*** Opening of Source data ***

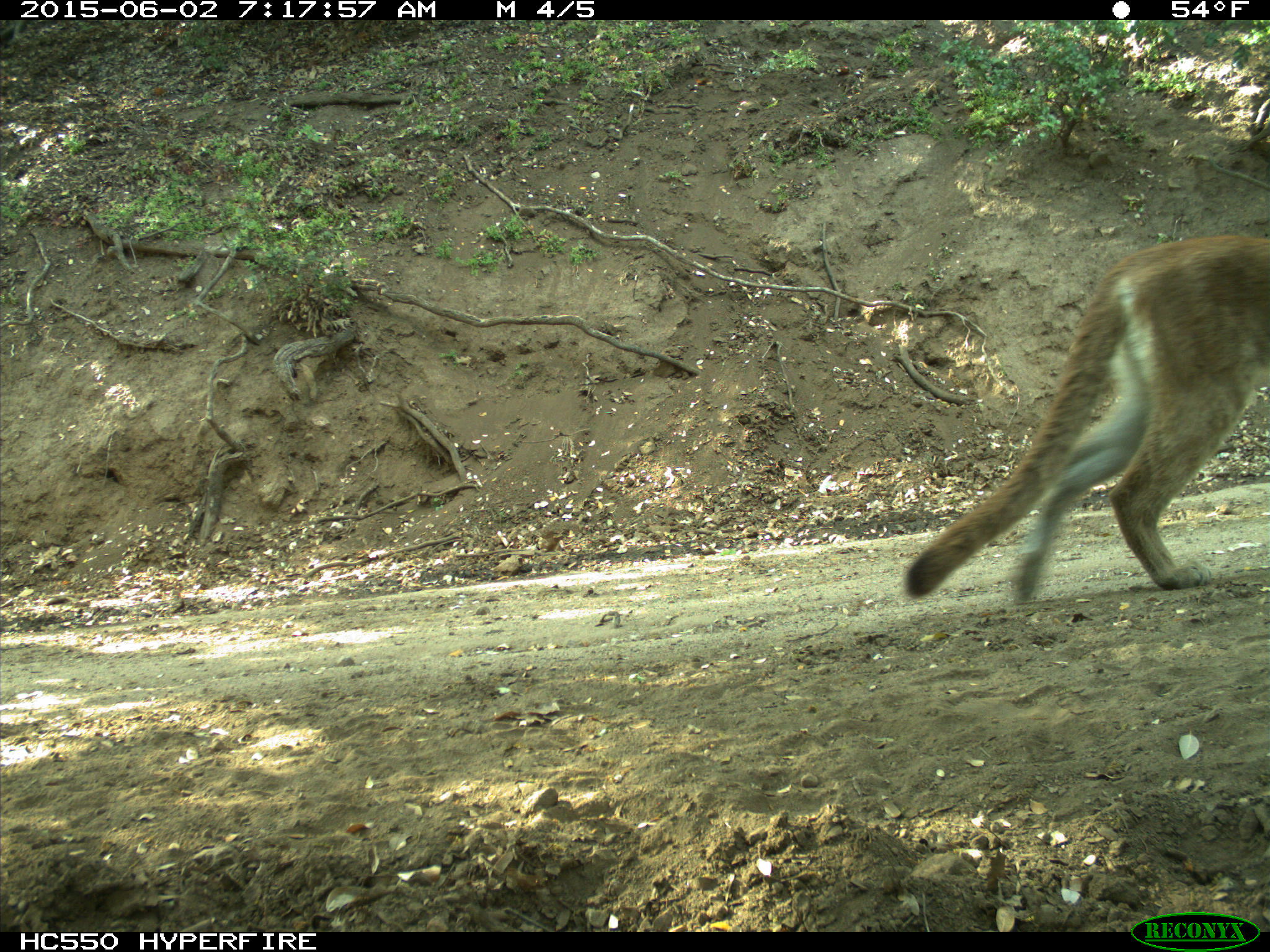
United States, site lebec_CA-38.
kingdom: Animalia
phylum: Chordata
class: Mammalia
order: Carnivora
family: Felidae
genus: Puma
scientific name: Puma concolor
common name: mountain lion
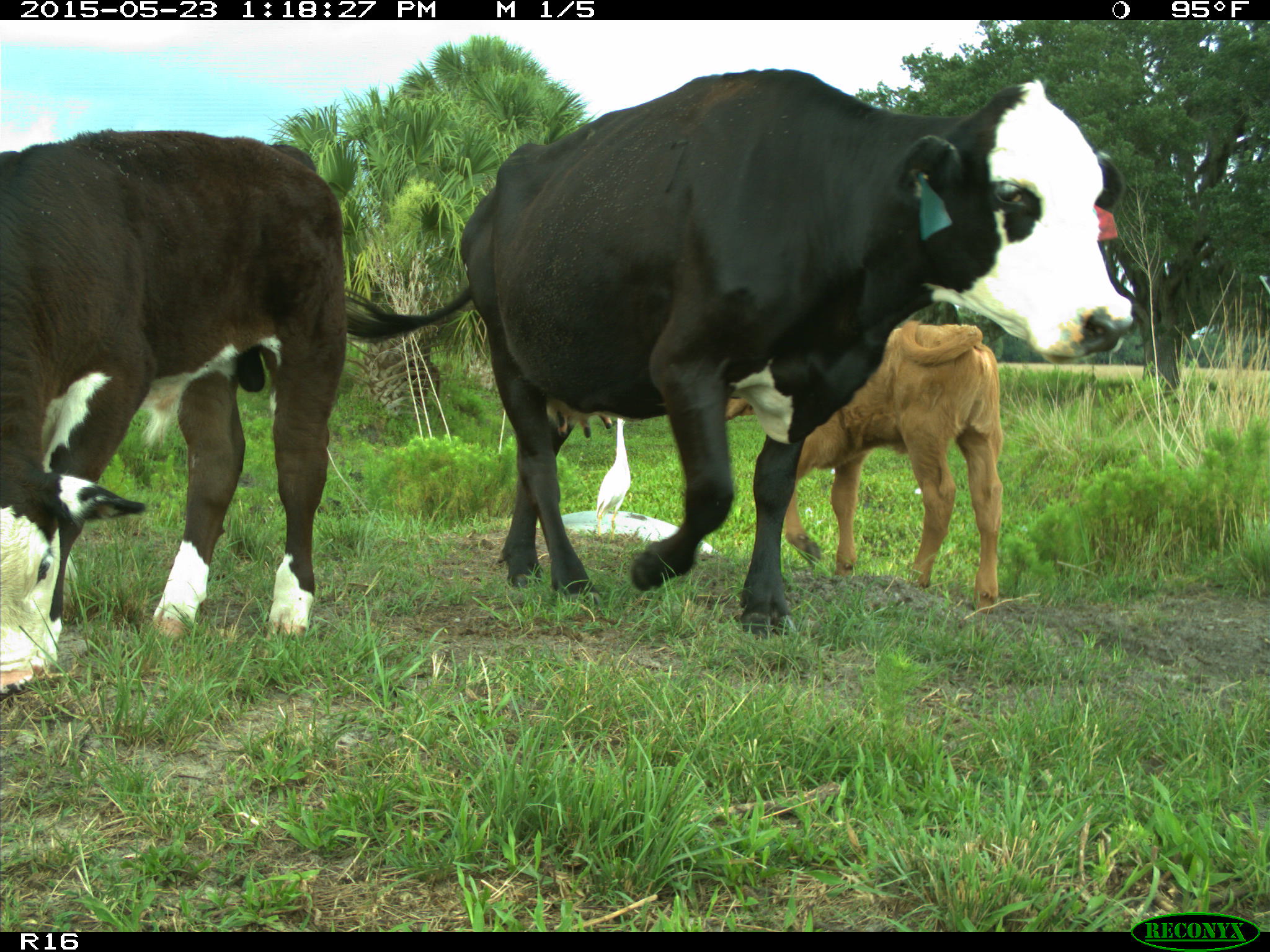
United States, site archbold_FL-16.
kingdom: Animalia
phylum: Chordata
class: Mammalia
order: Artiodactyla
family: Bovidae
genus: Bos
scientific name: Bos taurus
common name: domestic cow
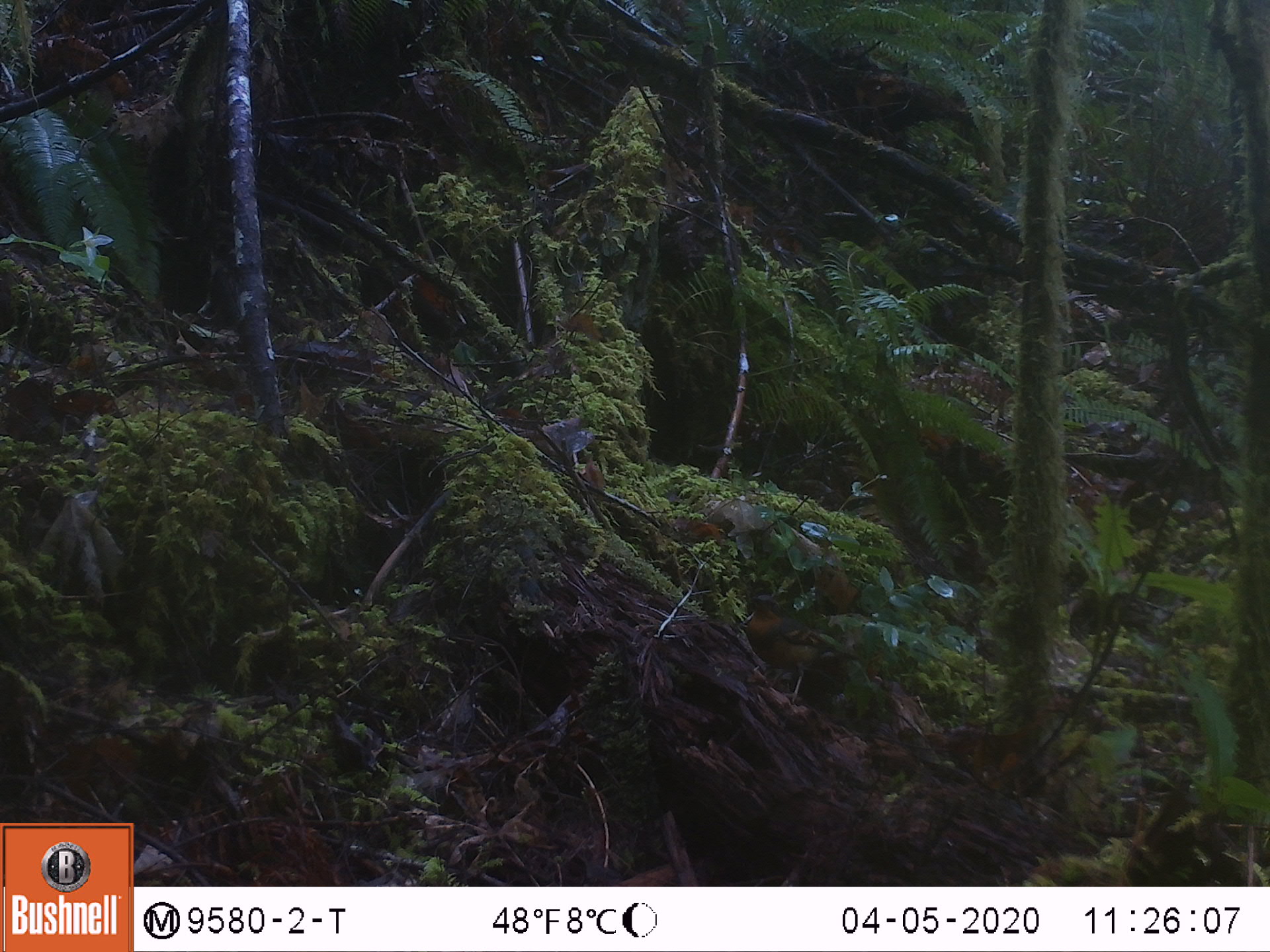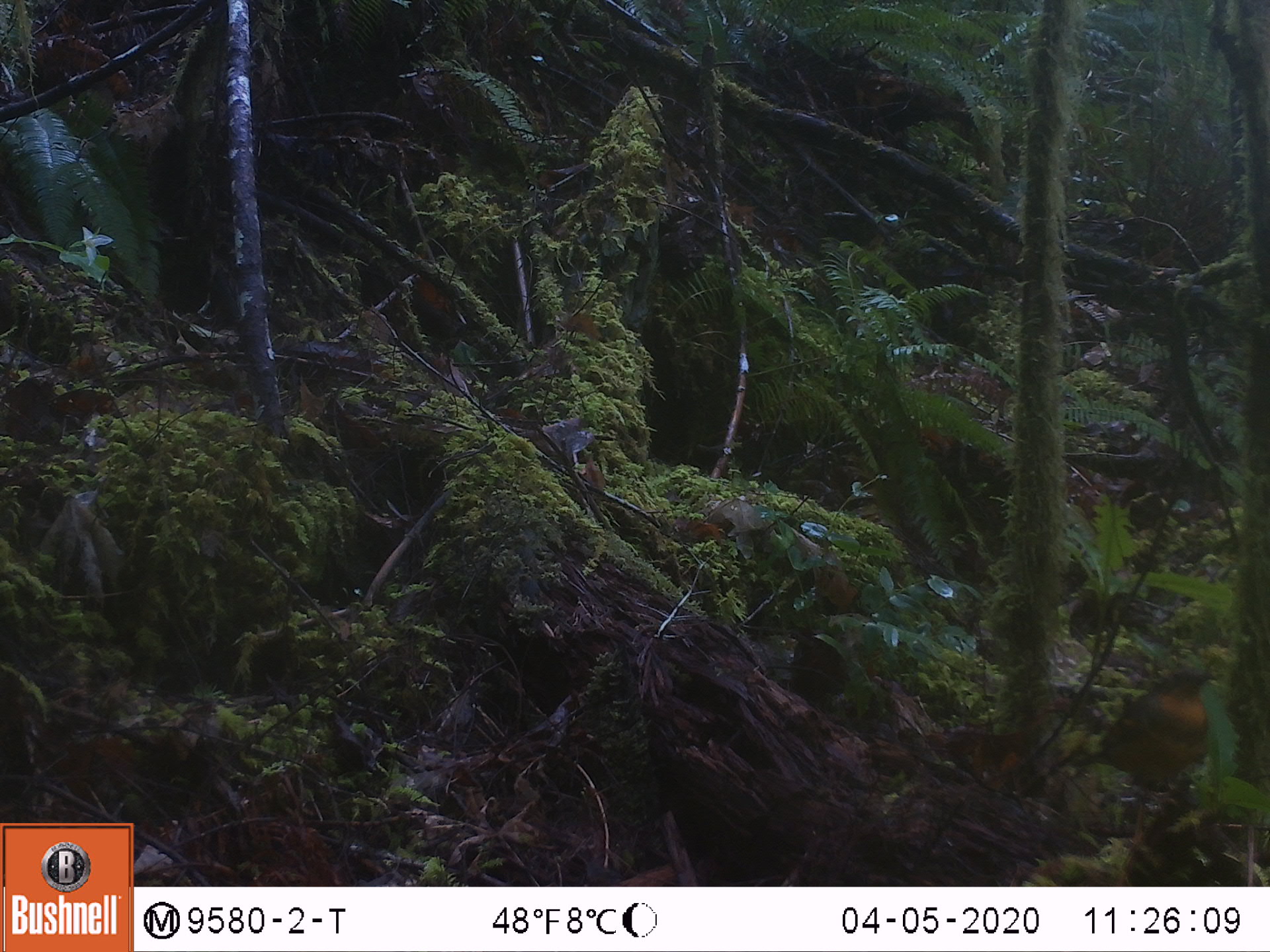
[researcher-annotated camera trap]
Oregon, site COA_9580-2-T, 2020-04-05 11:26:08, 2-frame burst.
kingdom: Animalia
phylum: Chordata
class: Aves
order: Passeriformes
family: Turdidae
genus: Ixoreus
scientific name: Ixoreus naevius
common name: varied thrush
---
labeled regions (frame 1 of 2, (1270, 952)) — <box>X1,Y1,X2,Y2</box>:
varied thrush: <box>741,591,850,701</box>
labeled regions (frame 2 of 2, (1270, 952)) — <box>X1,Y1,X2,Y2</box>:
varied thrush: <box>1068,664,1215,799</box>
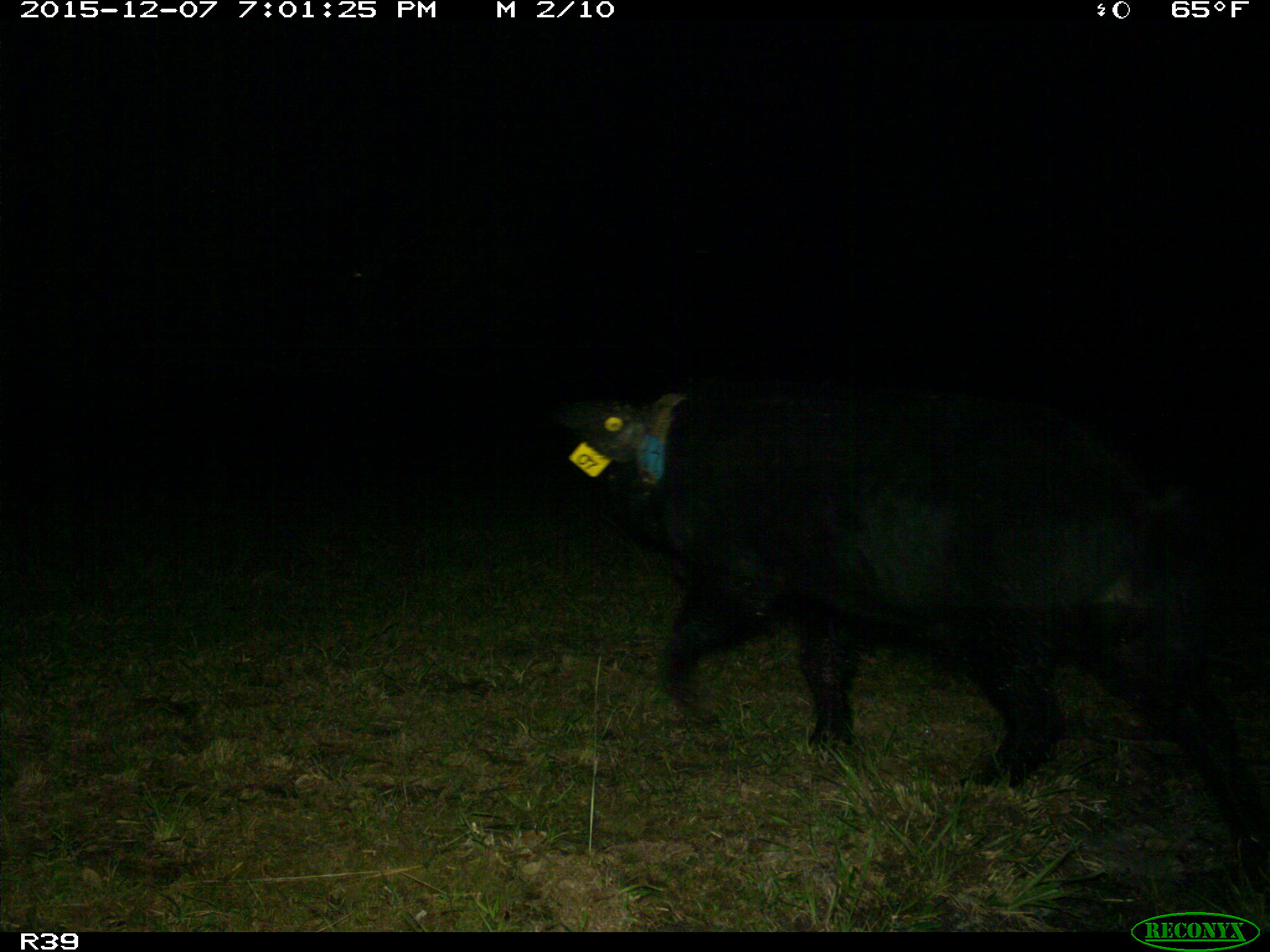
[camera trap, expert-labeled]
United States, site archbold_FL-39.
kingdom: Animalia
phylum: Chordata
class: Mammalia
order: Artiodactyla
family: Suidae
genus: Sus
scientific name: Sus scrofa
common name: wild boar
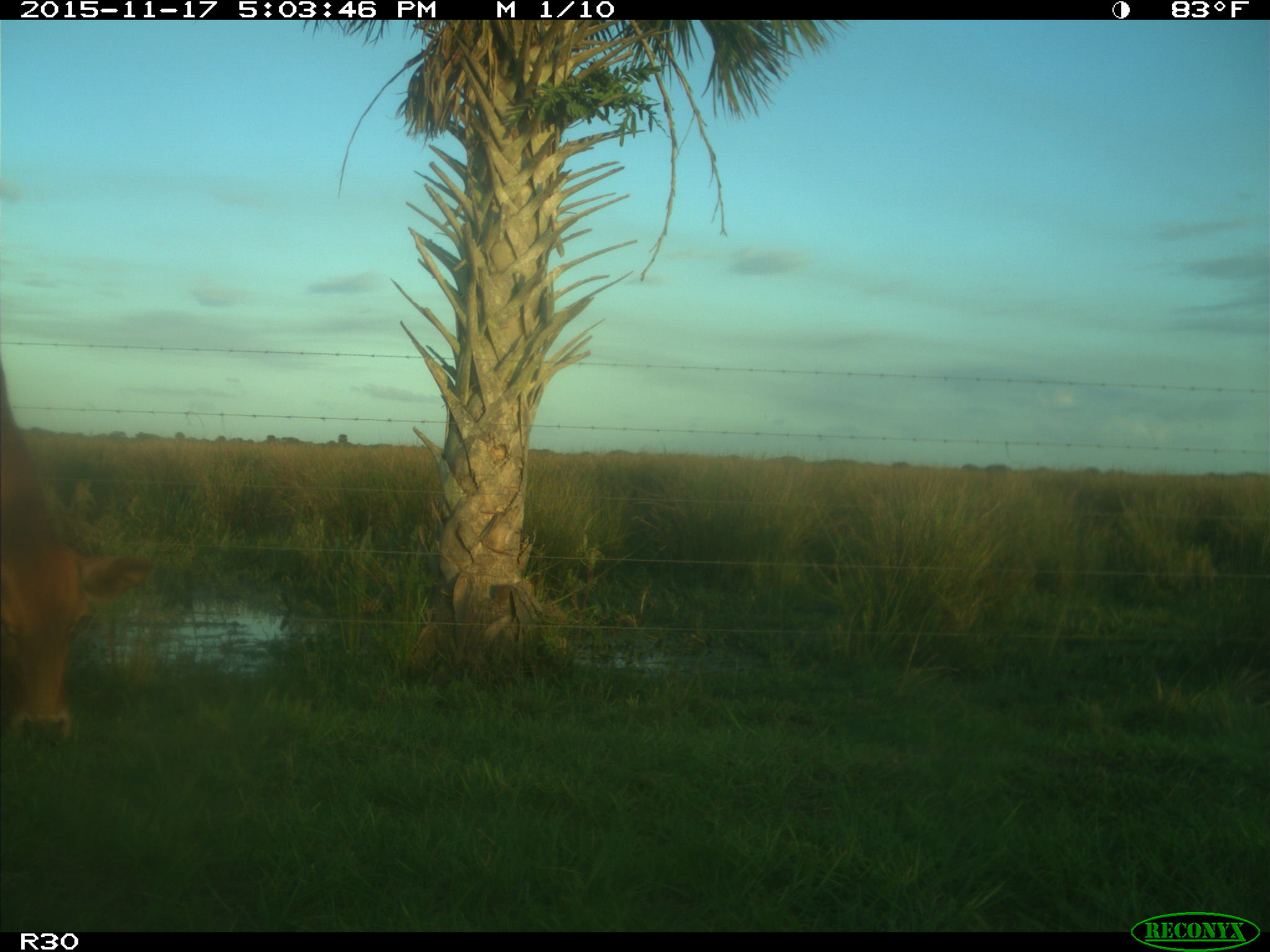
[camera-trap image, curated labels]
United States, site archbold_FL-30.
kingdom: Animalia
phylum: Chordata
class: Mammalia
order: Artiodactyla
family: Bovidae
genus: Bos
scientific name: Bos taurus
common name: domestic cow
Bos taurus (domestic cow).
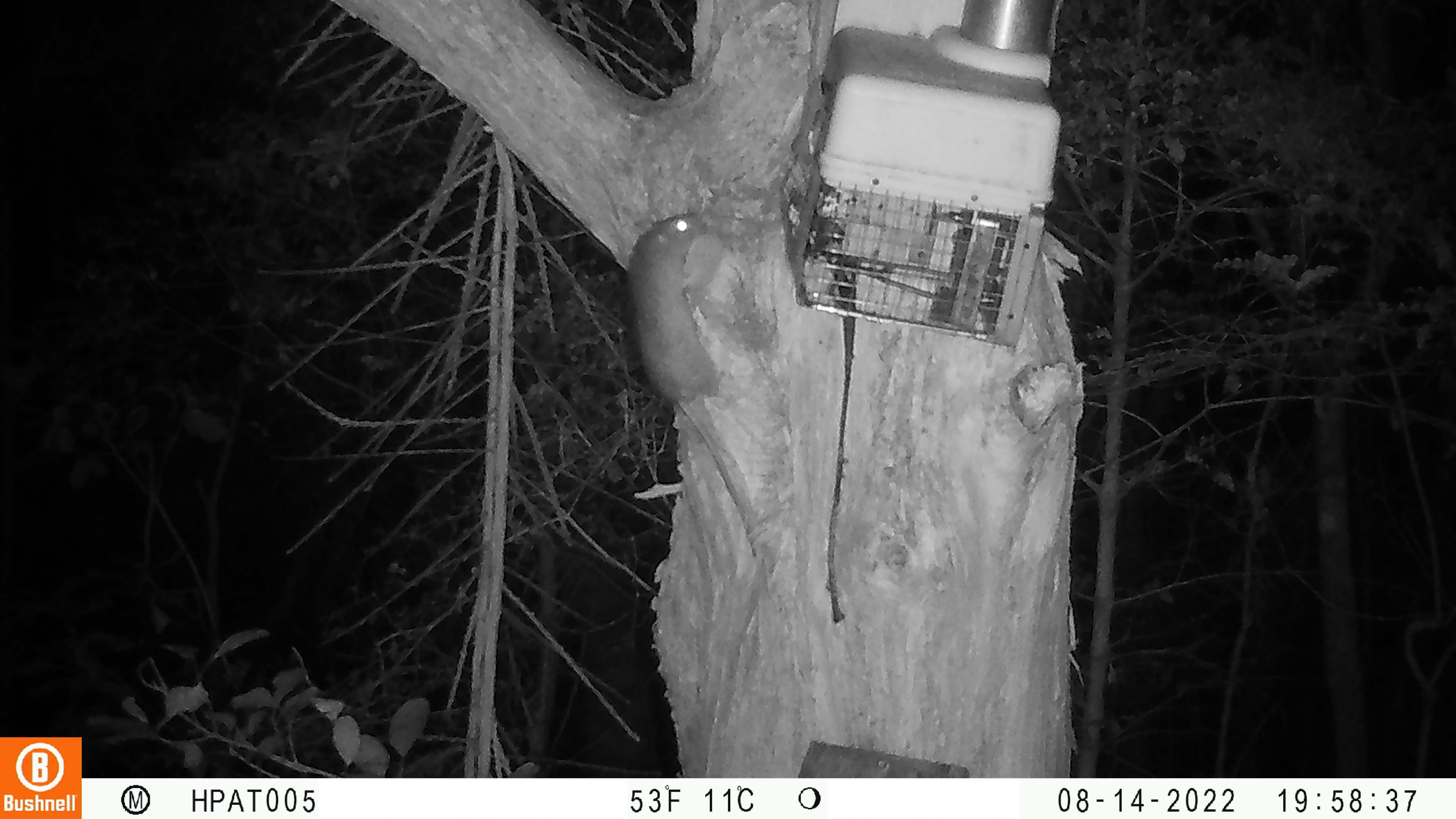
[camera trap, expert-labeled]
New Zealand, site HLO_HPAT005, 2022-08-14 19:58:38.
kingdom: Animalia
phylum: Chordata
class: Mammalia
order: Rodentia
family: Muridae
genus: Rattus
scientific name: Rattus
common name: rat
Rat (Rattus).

*** Close of Source data ***

What needs to be done – If a line in the entries above contains the word "genus", copy it.

Solution –
genus: Puma
genus: Bos
genus: Ixoreus
genus: Sus
genus: Bos
genus: Rattus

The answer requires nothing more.